Unless you want the most basic of hiding and 'protection' from prying eyes, you'll probably want to turn to third-party help in getting better control of your data, files and apps. Luckily, there are a whole load of apps to help you achieve your goal.
If you just want to hide, rather than secure, your apps, one of the easiest ways to do this is by installing a non-stock launcher (assuming your manufacturer hasn't provided a native option for hiding apps). There are a whole lot to choose from that let you hide apps, but among the most popular on the Play Store is the ever-present Nova Launcher.
While there's a free version of Nova Launcher, you'll need the paid Prime upgrade to unlock the option to hide apps. If you purchase that, you'll need to navigate to Nova Launcher > Nova settings >App & Widget drawers and then scroll down to the Drawer groups > Hide apps option.
Apex Launcher is another popular option that includes the ability to hide apps, except that it doesn't require a paid upgrade to access the feature.
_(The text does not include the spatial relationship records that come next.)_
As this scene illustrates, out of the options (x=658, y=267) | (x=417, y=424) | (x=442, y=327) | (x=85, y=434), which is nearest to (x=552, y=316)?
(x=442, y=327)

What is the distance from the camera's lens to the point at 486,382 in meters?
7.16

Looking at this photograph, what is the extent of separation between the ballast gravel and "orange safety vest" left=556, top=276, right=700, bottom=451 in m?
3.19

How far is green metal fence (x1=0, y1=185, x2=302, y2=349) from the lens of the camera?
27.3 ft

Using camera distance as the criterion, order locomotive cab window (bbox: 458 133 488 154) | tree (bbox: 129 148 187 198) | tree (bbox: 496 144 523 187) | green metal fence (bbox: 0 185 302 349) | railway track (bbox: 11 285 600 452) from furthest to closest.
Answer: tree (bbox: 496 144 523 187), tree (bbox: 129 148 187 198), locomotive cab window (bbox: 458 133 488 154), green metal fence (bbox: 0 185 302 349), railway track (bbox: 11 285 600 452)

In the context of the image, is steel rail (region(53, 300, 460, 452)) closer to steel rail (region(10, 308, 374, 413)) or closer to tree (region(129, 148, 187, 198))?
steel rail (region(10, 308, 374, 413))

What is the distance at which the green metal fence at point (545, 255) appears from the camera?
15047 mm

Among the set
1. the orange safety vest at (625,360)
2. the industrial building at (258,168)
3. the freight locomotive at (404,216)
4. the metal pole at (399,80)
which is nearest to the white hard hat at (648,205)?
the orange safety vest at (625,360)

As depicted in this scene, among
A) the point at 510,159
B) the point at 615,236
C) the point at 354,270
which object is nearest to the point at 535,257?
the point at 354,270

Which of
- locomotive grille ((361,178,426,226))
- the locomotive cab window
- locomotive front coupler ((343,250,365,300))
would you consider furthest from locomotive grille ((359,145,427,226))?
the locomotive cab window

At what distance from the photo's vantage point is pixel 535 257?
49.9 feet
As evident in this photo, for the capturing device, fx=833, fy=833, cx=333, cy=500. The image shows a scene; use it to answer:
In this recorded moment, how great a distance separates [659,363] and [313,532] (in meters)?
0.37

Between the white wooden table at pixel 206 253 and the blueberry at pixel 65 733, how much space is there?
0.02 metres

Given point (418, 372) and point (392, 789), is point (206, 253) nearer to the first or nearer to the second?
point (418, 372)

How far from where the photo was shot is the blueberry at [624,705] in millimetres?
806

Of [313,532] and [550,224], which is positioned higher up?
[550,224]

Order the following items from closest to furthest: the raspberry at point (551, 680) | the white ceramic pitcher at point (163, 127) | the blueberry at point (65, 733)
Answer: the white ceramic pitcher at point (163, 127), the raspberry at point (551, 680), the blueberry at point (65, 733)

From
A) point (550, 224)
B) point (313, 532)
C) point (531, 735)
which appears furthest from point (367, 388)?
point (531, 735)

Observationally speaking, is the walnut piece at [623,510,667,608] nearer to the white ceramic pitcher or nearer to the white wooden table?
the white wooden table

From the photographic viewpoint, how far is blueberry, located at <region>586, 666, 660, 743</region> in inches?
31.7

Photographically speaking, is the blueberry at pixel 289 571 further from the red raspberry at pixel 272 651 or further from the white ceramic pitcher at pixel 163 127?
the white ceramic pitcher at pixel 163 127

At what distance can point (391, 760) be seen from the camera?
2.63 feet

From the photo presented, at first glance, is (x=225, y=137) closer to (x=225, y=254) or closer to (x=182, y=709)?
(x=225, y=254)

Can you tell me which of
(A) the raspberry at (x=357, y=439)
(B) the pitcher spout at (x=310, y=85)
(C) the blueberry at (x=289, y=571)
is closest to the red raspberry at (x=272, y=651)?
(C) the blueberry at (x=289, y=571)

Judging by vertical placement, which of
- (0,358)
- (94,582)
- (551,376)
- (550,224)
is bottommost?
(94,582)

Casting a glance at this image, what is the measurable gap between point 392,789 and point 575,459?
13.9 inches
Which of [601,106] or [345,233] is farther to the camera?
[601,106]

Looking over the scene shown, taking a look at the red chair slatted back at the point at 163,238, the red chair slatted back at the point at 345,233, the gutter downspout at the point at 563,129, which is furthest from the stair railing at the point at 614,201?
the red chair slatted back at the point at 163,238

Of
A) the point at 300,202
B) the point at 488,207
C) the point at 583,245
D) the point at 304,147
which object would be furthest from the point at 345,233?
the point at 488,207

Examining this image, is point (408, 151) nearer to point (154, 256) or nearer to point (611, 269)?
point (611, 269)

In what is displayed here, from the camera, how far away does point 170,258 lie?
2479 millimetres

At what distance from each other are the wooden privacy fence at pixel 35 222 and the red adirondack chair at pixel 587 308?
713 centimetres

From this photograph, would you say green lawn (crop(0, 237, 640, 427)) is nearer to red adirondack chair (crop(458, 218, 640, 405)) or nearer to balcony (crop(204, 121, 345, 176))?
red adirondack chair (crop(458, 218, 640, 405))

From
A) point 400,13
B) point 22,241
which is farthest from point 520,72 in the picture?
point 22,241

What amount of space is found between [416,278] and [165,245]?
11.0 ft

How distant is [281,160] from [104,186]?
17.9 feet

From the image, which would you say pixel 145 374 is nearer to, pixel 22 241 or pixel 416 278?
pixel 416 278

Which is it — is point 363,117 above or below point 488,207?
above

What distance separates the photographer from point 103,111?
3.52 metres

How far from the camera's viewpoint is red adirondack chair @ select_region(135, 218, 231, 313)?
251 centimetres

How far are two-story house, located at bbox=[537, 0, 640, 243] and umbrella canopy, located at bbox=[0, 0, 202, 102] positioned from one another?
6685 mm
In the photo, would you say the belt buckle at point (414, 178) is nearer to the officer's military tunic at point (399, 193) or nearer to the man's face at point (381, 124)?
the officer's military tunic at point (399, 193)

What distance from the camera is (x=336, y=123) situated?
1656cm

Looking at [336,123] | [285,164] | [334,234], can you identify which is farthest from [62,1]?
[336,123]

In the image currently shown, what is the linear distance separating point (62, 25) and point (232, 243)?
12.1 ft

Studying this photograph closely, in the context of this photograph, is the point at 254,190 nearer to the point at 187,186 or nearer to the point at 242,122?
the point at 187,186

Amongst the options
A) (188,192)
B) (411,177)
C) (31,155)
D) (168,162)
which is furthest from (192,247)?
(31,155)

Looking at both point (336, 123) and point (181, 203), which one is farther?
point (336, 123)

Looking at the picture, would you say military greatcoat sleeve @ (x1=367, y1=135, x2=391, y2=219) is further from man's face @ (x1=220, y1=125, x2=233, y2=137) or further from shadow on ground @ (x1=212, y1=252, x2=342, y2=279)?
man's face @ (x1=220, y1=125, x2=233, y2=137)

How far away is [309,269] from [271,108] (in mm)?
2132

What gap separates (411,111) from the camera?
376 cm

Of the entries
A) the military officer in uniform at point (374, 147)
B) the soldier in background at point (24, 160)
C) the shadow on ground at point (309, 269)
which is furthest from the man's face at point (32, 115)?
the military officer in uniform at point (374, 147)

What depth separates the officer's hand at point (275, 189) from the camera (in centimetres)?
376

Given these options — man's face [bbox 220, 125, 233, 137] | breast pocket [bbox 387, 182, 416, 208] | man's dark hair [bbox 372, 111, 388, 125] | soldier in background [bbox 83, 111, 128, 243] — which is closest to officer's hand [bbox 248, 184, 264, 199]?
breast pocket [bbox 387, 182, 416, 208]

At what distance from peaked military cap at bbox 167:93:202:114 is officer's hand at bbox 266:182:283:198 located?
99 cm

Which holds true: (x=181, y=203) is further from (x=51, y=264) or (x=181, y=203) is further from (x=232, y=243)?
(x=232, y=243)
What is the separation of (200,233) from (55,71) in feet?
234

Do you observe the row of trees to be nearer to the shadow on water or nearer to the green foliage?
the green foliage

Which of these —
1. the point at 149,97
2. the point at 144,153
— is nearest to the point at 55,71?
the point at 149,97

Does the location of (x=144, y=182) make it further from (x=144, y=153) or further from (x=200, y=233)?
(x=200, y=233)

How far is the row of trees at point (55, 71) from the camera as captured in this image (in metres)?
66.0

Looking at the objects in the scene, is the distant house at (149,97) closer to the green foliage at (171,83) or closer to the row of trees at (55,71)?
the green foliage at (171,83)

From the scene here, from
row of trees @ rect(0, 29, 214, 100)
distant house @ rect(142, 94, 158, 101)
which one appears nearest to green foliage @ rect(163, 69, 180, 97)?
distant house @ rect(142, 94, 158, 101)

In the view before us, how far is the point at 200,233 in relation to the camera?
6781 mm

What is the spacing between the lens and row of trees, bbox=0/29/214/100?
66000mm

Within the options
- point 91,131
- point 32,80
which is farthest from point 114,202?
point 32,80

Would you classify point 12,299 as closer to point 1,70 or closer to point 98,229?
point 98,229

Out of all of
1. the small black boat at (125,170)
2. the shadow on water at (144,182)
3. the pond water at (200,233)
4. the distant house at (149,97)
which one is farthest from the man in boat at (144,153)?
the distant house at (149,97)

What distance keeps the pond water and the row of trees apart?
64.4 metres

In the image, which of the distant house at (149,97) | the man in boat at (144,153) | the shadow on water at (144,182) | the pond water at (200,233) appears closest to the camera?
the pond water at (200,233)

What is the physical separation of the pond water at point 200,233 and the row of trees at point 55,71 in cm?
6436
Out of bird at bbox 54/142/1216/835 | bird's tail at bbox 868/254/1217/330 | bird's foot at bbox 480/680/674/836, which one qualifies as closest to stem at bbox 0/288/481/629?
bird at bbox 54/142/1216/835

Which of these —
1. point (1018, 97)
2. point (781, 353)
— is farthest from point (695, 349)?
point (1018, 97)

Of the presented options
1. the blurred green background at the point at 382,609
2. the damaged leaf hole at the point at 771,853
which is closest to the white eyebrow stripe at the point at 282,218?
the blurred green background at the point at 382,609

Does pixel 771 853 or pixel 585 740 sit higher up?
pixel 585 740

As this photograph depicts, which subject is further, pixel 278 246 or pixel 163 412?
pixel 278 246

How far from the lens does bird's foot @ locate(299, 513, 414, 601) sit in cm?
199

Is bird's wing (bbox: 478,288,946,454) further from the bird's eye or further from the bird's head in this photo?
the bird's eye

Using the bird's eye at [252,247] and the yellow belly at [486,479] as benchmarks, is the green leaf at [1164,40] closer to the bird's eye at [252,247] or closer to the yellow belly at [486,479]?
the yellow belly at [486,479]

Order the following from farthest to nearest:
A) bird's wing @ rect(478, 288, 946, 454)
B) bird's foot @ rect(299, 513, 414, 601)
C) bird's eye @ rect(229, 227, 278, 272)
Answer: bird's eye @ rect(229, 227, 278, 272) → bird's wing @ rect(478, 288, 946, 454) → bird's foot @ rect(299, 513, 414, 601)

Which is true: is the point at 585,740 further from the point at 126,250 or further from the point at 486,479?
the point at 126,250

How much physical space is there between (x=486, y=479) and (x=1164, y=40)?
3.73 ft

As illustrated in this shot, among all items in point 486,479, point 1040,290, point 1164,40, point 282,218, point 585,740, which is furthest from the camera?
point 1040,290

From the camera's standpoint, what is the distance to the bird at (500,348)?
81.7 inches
Just open Settings > Drawer Settings > Hidden apps to control which are visible in your app drawer.
OK, so perhaps you've hidden your apps using the options above but know deep down that what you want is security, not obfuscation. To stop people opening your apps at all, hidden or otherwise, you have several third-party options available. You'll probably want to try and couple to find one you like most.
One of the most popular free options on the Play Store to add a lock to your apps is AppLock; it works for videos and images too, but we've got more suggestions to lock those items later.
As well as allowing you to lock apps and other items, it's also got a useful feature that allows you to prevent the app being uninstalled. Once this Advanced Protection is activated, you'll need to use the password that you set to uninstall the app. You can also disable the Advanced Protection when you don't need to use it.
One thing that's worth keeping in mind is that there's another version called 'AppLock Fingerprint,' even though both apps now support fingerprint unlocking. It also brings other options, like a selfie snapshot of anyone trying to access your phone without authorization and the ability to lock your phone remotely. Both offer paid in-app upgrades too.
Once installed, you just need to scroll through a list of your installed apps and select which ones you want to protect. Then, each time you open one of those apps, you'll be asked for a password or fingerprint to unlock them.
Oh, and if the ads are too annoying you can pay for a premium version that removes them.
Until now, all the apps in this list do exactly what you'd expect them to do, but there are other covert options available that put a bit more effort into hiding the fact that you're withholding files and apps from being displayed.
For example, Hide It Pro uses an icon that describes it as an 'audio manager' and when you first open the app, what you see are some audio settings. Press and hold the logo and you can access the secure section of your phone where all your hidden files, apps and other content can be found.
There are also other features baked in to Hide It Pro, like file encryption on a case-by-case basis, but for some aspects (like secure messaging or browsing) you'll need to install the add-ons separately.
Which app you use to hide or protect your files and other bits will depend on what you want to achieve. If you simply want to hide the files from showing up at all, you can do that without installing anything, but it isn't going to offer much protection if you have data on there that someone wants (and has the opportunity) to access.